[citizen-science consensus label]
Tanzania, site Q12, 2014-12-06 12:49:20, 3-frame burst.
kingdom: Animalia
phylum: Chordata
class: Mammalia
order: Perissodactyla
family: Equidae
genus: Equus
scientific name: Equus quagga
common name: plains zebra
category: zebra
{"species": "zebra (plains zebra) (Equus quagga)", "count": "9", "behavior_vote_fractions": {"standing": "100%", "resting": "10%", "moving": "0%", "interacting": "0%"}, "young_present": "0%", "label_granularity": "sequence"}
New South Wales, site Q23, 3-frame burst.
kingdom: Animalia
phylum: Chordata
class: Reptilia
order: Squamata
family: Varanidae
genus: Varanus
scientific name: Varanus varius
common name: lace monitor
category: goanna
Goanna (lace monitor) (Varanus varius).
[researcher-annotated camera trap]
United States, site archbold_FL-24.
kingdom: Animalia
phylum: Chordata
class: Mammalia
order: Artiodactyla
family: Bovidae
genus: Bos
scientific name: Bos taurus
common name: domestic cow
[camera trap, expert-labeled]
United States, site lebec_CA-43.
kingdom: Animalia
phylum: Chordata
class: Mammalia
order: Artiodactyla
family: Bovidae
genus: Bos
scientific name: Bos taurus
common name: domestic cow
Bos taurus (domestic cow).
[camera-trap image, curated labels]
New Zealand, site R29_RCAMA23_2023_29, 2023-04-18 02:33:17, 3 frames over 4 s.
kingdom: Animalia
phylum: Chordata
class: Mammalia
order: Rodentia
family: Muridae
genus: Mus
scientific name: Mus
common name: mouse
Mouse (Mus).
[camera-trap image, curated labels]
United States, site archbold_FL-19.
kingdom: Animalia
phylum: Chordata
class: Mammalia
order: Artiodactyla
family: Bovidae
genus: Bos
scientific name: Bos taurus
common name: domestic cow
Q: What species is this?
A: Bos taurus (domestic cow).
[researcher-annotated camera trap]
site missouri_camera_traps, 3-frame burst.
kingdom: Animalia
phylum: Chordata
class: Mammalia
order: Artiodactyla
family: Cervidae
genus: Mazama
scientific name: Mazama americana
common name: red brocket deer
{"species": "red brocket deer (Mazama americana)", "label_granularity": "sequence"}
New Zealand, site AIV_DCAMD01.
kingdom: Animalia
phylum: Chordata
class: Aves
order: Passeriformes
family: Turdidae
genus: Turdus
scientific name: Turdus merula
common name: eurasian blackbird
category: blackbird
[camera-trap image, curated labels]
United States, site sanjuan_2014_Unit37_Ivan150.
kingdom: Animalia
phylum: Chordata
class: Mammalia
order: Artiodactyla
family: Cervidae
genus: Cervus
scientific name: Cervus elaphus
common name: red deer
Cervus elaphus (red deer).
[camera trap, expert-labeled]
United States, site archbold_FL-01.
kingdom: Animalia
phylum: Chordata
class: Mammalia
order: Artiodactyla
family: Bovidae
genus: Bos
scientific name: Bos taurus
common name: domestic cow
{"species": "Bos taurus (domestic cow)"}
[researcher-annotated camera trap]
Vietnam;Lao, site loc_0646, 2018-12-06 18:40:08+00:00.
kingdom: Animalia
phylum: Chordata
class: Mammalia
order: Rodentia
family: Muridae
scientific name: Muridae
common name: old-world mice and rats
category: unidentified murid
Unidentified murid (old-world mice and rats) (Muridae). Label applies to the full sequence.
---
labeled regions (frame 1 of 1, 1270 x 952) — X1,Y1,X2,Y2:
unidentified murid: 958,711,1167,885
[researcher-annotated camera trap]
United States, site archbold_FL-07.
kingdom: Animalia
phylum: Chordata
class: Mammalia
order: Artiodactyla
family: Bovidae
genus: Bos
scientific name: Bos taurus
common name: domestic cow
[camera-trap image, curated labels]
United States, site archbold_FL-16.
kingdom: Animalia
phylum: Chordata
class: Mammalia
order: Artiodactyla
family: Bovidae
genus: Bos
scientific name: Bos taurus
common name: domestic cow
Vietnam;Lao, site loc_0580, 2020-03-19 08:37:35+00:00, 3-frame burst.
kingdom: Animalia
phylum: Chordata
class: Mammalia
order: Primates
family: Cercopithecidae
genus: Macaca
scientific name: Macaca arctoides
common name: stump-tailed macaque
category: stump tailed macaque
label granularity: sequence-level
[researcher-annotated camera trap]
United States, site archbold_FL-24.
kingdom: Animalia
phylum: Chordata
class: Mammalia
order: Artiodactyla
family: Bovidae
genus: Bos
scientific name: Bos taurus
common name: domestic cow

........

Task directions
Write the listing out again in full, exactly as it stands above.

Completed exercise
[citizen-science consensus label]
Tanzania, site Q12, 2014-12-06 12:49:20, 3-frame burst.
kingdom: Animalia
phylum: Chordata
class: Mammalia
order: Perissodactyla
family: Equidae
genus: Equus
scientific name: Equus quagga
common name: plains zebra
category: zebra
{"species": "zebra (plains zebra) (Equus quagga)", "count": "9", "behavior_vote_fractions": {"standing": "100%", "resting": "10%", "moving": "0%", "interacting": "0%"}, "young_present": "0%", "label_granularity": "sequence"}
New South Wales, site Q23, 3-frame burst.
kingdom: Animalia
phylum: Chordata
class: Reptilia
order: Squamata
family: Varanidae
genus: Varanus
scientific name: Varanus varius
common name: lace monitor
category: goanna
Goanna (lace monitor) (Varanus varius).
[researcher-annotated camera trap]
United States, site archbold_FL-24.
kingdom: Animalia
phylum: Chordata
class: Mammalia
order: Artiodactyla
family: Bovidae
genus: Bos
scientific name: Bos taurus
common name: domestic cow
[camera trap, expert-labeled]
United States, site lebec_CA-43.
kingdom: Animalia
phylum: Chordata
class: Mammalia
order: Artiodactyla
family: Bovidae
genus: Bos
scientific name: Bos taurus
common name: domestic cow
Bos taurus (domestic cow).
[camera-trap image, curated labels]
New Zealand, site R29_RCAMA23_2023_29, 2023-04-18 02:33:17, 3 frames over 4 s.
kingdom: Animalia
phylum: Chordata
class: Mammalia
order: Rodentia
family: Muridae
genus: Mus
scientific name: Mus
common name: mouse
Mouse (Mus).
[camera-trap image, curated labels]
United States, site archbold_FL-19.
kingdom: Animalia
phylum: Chordata
class: Mammalia
order: Artiodactyla
family: Bovidae
genus: Bos
scientific name: Bos taurus
common name: domestic cow
Q: What species is this?
A: Bos taurus (domestic cow).
[researcher-annotated camera trap]
site missouri_camera_traps, 3-frame burst.
kingdom: Animalia
phylum: Chordata
class: Mammalia
order: Artiodactyla
family: Cervidae
genus: Mazama
scientific name: Mazama americana
common name: red brocket deer
{"species": "red brocket deer (Mazama americana)", "label_granularity": "sequence"}
New Zealand, site AIV_DCAMD01.
kingdom: Animalia
phylum: Chordata
class: Aves
order: Passeriformes
family: Turdidae
genus: Turdus
scientific name: Turdus merula
common name: eurasian blackbird
category: blackbird
[camera-trap image, curated labels]
United States, site sanjuan_2014_Unit37_Ivan150.
kingdom: Animalia
phylum: Chordata
class: Mammalia
order: Artiodactyla
family: Cervidae
genus: Cervus
scientific name: Cervus elaphus
common name: red deer
Cervus elaphus (red deer).
[camera trap, expert-labeled]
United States, site archbold_FL-01.
kingdom: Animalia
phylum: Chordata
class: Mammalia
order: Artiodactyla
family: Bovidae
genus: Bos
scientific name: Bos taurus
common name: domestic cow
{"species": "Bos taurus (domestic cow)"}
[researcher-annotated camera trap]
Vietnam;Lao, site loc_0646, 2018-12-06 18:40:08+00:00.
kingdom: Animalia
phylum: Chordata
class: Mammalia
order: Rodentia
family: Muridae
scientific name: Muridae
common name: old-world mice and rats
category: unidentified murid
Unidentified murid (old-world mice and rats) (Muridae). Label applies to the full sequence.
---
labeled regions (frame 1 of 1, 1270 x 952) — X1,Y1,X2,Y2:
unidentified murid: 958,711,1167,885
[researcher-annotated camera trap]
United States, site archbold_FL-07.
kingdom: Animalia
phylum: Chordata
class: Mammalia
order: Artiodactyla
family: Bovidae
genus: Bos
scientific name: Bos taurus
common name: domestic cow
[camera-trap image, curated labels]
United States, site archbold_FL-16.
kingdom: Animalia
phylum: Chordata
class: Mammalia
order: Artiodactyla
family: Bovidae
genus: Bos
scientific name: Bos taurus
common name: domestic cow
Vietnam;Lao, site loc_0580, 2020-03-19 08:37:35+00:00, 3-frame burst.
kingdom: Animalia
phylum: Chordata
class: Mammalia
order: Primates
family: Cercopithecidae
genus: Macaca
scientific name: Macaca arctoides
common name: stump-tailed macaque
category: stump tailed macaque
label granularity: sequence-level
[researcher-annotated camera trap]
United States, site archbold_FL-24.
kingdom: Animalia
phylum: Chordata
class: Mammalia
order: Artiodactyla
family: Bovidae
genus: Bos
scientific name: Bos taurus
common name: domestic cow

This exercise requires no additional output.